◆ **What you should do**: Copy the data exactly from the line that contains "Allmänna/gemensamma ämnen" through the line that contains "Lärande i arbete (LIA) och yrkesprov", keeping both end lines and leaving out everything else.

◆ **Exercise material**:
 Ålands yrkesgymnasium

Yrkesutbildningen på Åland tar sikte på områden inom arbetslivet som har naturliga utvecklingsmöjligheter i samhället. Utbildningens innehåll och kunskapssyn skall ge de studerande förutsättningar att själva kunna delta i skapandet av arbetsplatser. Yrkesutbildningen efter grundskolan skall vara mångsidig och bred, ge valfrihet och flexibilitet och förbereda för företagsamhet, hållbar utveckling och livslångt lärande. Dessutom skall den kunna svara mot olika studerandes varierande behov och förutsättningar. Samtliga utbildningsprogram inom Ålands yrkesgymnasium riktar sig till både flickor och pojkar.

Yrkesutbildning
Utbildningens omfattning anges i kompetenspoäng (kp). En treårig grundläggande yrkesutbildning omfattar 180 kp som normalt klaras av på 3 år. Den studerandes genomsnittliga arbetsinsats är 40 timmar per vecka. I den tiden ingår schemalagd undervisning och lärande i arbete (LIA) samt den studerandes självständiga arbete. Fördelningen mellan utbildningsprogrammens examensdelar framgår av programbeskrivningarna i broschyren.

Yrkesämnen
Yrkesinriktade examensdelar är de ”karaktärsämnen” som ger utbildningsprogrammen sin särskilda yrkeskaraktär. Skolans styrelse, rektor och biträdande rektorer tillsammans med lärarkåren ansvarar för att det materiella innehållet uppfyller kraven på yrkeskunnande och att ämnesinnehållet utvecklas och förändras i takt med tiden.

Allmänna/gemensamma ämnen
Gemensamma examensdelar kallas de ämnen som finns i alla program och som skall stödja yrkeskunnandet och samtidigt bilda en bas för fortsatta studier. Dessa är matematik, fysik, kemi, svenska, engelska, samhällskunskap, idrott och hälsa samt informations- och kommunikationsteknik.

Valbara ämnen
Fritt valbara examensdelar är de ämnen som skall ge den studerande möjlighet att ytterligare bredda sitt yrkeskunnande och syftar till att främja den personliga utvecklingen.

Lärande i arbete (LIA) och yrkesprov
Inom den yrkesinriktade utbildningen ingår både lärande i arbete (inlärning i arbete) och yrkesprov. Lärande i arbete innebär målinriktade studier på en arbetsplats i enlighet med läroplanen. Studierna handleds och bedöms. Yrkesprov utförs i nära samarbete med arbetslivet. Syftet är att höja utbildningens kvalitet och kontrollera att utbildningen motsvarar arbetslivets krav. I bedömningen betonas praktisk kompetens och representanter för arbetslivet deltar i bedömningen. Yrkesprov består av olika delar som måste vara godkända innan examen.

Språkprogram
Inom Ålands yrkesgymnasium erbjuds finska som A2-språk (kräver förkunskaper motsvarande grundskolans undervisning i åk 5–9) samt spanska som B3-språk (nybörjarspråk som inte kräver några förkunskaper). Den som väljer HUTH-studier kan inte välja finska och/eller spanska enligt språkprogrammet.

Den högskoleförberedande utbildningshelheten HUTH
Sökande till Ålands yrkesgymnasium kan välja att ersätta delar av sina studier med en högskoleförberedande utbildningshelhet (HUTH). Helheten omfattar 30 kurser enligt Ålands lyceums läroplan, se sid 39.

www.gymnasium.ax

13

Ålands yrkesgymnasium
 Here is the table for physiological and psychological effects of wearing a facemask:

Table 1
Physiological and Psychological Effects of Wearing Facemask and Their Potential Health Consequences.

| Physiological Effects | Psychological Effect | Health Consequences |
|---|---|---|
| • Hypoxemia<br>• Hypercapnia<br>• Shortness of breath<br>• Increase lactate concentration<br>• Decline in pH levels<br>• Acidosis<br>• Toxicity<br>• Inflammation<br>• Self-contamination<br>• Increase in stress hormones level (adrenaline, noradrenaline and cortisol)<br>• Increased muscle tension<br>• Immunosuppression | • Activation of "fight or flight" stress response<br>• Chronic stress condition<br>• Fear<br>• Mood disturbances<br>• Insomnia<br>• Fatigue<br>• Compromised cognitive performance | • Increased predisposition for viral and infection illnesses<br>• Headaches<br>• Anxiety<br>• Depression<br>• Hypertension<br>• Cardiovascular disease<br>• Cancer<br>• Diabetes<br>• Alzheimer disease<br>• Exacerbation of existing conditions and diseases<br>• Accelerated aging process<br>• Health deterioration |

◆ **Finished exercise**:
Allmänna/gemensamma ämnen
Gemensamma examensdelar kallas de ämnen som finns i alla program och som skall stödja yrkeskunnandet och samtidigt bilda en bas för fortsatta studier. Dessa är matematik, fysik, kemi, svenska, engelska, samhällskunskap, idrott och hälsa samt informations- och kommunikationsteknik.

Valbara ämnen
Fritt valbara examensdelar är de ämnen som skall ge den studerande möjlighet att ytterligare bredda sitt yrkeskunnande och syftar till att främja den personliga utvecklingen.

Lärande i arbete (LIA) och yrkesprov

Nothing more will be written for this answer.